## SOURCE PASSAGE
- - - - - - -

- Born: Pastor Lluviosa Robles 29 April 1910 Tacloban, Philippine Islands
- Died: 11 August 1970 (aged 60) Manila, Philippines
- Other names: Ruby Robles
- Occupation: Actor
- Years active: 1939–1956

= Rudy Robles =

Filipino actor

Rudy Robles (born Pastor Lluviosa Robles, 29 April 1910 - 11 August 1970) was a Filipino film and television actor. He was one of the first Filipino actors to appear in Hollywood movies.

==Career==
Robles was born in the town of Tacloban, in the province of Leyte in the Philippines, where he began his schooling before emigrating to the United States. He completed high school and college in California, where he excelled in debating and acting. Producer Samuel Goldwyn reportedly discovered and gave him the screen name Rudy Robles whilst he was working as a bellhop at The Beverly Hills Hotel in Hollywood.

His credits include pre- and post-World War II films, such as Lt. Yabo in The Real Glory (1939) starring Gary Cooper and David Niven. His uncredited roles include appearances in The Adventures of Martin Eden (1942), Wake Island (1942), Manila Calling (1942), and he played a Filipino assassin in the 1942 film Across the Pacific.

- - - - - - -

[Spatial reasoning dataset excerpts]
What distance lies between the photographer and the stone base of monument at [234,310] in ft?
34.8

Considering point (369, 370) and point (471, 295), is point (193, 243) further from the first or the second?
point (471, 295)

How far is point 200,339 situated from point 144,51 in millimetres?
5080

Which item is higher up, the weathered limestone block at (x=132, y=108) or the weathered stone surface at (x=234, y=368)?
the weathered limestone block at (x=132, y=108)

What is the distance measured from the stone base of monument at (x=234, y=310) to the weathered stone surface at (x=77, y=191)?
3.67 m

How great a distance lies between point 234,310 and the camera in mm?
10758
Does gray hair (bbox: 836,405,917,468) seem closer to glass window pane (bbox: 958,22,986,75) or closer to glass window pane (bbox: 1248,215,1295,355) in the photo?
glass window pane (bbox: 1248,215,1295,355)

- - - - - - -

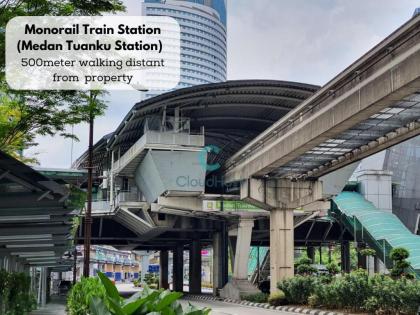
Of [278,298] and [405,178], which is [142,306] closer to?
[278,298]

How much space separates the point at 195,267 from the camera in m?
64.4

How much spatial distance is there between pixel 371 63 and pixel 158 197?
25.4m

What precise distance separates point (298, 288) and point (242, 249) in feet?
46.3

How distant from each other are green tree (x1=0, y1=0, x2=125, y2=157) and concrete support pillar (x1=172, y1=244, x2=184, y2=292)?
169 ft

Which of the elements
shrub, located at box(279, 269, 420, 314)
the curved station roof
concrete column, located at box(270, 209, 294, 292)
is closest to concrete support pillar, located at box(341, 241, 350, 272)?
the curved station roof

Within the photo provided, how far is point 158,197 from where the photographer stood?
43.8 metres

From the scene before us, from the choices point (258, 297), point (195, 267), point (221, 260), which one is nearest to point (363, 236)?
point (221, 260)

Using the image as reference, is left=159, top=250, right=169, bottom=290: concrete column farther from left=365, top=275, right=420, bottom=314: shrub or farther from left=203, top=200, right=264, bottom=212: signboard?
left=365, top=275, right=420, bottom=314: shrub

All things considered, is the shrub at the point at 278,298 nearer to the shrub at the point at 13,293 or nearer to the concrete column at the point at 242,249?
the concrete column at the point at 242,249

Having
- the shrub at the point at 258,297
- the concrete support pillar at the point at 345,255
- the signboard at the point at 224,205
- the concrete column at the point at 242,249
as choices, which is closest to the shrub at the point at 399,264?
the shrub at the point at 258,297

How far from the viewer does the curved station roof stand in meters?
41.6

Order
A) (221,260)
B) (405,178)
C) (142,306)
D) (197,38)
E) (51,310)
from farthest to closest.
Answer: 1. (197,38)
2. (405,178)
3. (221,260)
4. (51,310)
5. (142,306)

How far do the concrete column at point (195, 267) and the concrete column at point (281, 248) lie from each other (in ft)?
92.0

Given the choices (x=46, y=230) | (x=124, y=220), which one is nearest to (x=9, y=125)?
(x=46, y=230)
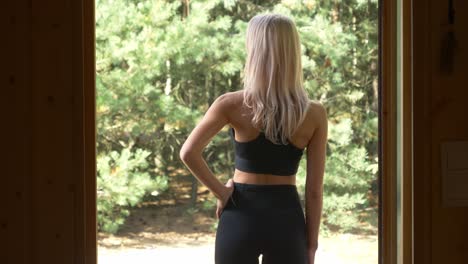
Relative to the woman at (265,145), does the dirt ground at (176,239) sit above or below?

- - - - - - -

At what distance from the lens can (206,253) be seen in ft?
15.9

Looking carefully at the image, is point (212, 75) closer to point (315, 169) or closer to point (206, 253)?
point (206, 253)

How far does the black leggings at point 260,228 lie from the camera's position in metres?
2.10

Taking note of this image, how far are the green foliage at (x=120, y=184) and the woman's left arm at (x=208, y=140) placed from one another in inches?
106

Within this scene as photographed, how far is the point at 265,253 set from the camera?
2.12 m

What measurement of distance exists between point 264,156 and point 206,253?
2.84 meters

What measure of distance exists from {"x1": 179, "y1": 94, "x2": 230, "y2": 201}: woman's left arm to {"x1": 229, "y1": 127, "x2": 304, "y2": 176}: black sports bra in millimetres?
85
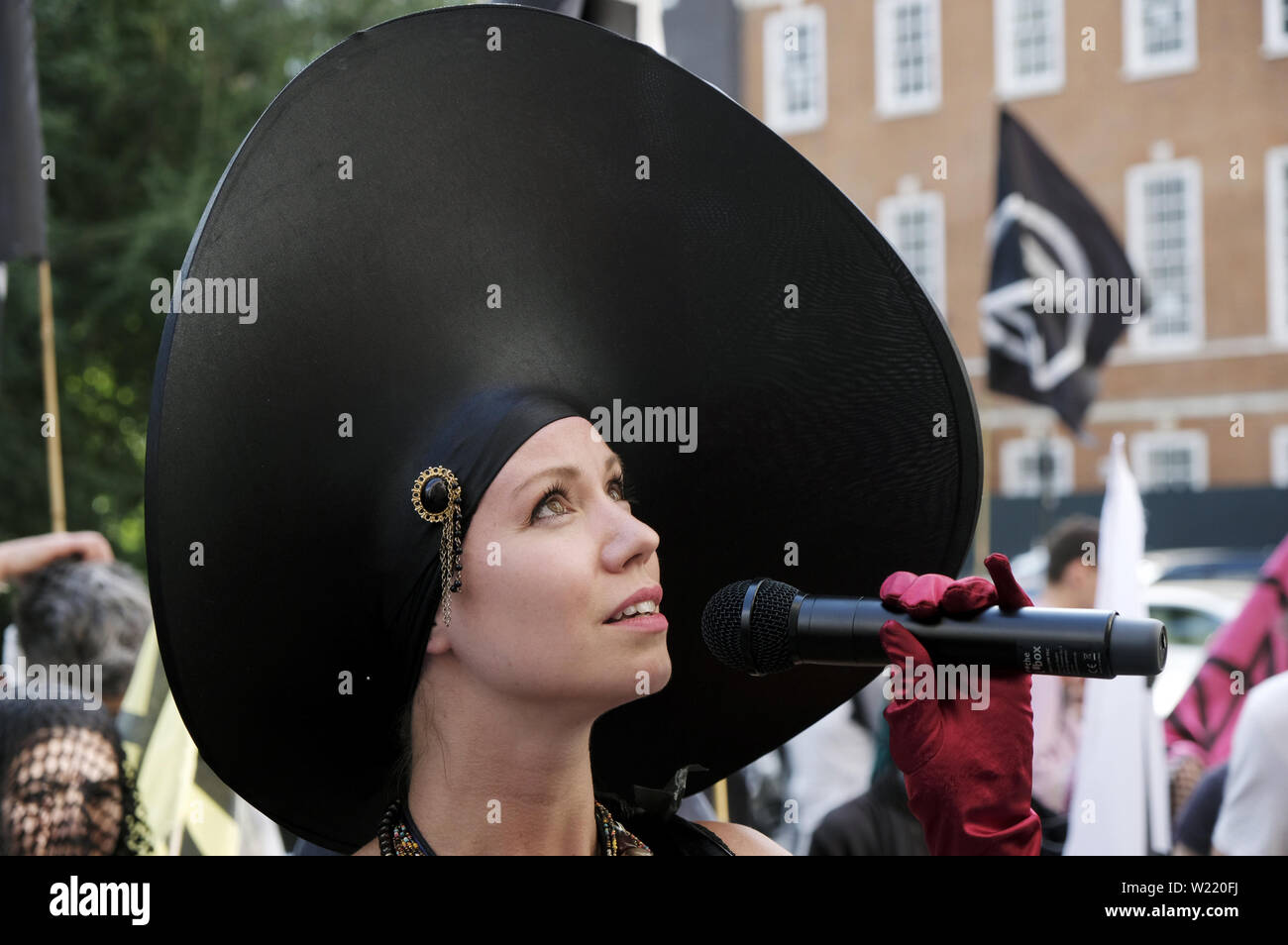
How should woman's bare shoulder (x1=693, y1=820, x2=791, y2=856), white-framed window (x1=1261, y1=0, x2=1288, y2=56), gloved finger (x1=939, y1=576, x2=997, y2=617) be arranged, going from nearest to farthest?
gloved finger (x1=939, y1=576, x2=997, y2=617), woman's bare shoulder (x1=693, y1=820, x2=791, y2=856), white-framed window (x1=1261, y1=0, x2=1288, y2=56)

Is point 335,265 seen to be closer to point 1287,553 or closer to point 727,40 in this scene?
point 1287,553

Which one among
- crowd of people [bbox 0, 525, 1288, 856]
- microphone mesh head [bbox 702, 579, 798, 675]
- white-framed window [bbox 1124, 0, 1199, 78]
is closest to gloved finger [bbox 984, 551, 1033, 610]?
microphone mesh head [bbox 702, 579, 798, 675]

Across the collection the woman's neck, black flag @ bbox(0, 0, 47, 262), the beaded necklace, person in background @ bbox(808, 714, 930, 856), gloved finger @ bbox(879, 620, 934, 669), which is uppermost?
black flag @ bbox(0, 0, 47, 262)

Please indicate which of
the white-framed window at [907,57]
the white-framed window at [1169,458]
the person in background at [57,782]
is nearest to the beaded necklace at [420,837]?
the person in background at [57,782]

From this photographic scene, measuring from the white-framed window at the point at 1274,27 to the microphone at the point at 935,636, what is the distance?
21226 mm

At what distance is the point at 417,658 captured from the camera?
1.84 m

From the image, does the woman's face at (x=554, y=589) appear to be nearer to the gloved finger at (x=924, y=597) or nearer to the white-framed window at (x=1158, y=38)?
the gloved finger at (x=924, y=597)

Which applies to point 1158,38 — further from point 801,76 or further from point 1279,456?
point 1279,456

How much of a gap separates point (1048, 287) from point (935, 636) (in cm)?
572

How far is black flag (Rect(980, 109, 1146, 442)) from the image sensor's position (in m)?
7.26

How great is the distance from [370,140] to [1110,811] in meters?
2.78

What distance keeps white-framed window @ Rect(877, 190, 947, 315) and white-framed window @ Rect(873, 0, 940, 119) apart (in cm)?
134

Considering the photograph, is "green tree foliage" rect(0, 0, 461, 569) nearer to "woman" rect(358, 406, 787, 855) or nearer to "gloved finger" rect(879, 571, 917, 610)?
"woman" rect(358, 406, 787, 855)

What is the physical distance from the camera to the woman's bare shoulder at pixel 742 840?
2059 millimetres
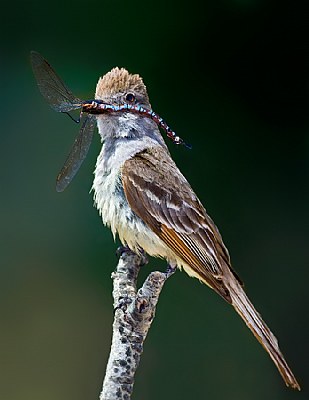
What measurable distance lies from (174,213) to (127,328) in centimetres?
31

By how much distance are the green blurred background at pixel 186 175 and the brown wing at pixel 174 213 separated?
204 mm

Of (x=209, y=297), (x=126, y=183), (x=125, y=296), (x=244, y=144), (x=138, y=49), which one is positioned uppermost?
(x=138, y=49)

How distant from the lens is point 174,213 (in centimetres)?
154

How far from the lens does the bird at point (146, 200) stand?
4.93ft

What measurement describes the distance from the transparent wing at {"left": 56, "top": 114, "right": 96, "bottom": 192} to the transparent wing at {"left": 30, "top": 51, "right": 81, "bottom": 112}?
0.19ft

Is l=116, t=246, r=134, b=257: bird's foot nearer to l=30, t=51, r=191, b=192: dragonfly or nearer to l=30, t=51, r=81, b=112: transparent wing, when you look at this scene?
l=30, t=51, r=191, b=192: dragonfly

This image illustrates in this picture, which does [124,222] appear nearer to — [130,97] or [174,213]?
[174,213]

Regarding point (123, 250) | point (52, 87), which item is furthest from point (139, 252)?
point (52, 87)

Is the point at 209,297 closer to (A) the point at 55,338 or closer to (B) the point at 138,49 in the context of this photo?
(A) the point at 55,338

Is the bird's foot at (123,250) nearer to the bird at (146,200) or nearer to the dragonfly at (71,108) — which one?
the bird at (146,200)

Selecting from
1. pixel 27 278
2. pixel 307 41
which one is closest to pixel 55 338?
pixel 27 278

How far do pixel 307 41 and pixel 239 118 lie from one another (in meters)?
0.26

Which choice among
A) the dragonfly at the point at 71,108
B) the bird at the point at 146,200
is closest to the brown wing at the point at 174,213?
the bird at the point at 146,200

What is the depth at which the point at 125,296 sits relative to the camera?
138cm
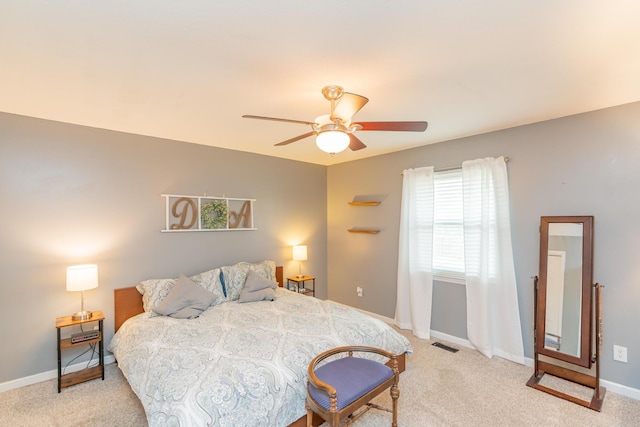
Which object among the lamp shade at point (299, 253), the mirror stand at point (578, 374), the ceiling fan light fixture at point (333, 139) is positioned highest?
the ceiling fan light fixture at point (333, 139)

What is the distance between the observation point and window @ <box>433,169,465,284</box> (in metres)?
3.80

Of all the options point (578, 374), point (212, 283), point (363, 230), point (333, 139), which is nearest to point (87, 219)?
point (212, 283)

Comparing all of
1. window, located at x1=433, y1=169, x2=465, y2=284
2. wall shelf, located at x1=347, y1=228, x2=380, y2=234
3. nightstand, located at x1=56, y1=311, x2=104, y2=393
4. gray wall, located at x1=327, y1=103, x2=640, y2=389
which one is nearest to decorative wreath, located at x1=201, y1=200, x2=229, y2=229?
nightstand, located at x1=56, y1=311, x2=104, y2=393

- - - - - - -

## EXERCISES
a. Write out the stretch of the Rudy Robles biography from "Rudy Robles (born" through "in Hollywood movies.", substituting "American" for "Hollywood".
b. According to the Rudy Robles biography, what job was he doing when producer Samuel Goldwyn reportedly discovered him?
c. Summarize the Rudy Robles biography in two sentences.

## ANSWERS TO EACH TASK
a.
Rudy Robles (born Pastor Lluviosa Robles, 29 April 1910 - 11 August 1970) was a Filipino film and television actor. He was one of the first Filipino actors to appear in American movies.

b. He was working as a bellhop at The Beverly Hills Hotel in Hollywood.

c. Rudy Robles, born Pastor Lluviosa Robles in Tacloban in 1910, was a Filipino film and television actor who emigrated to the United States, finished high school and college in California, and was reportedly discovered and given his screen name by producer Samuel Goldwyn while working as a bellhop. He was one of the first Filipino actors to appear in Hollywood movies, with credits such as Lt. Yabo in The Real Glory (1939) and uncredited roles in films including Wake Island (1942) and Across the Pacific (1942).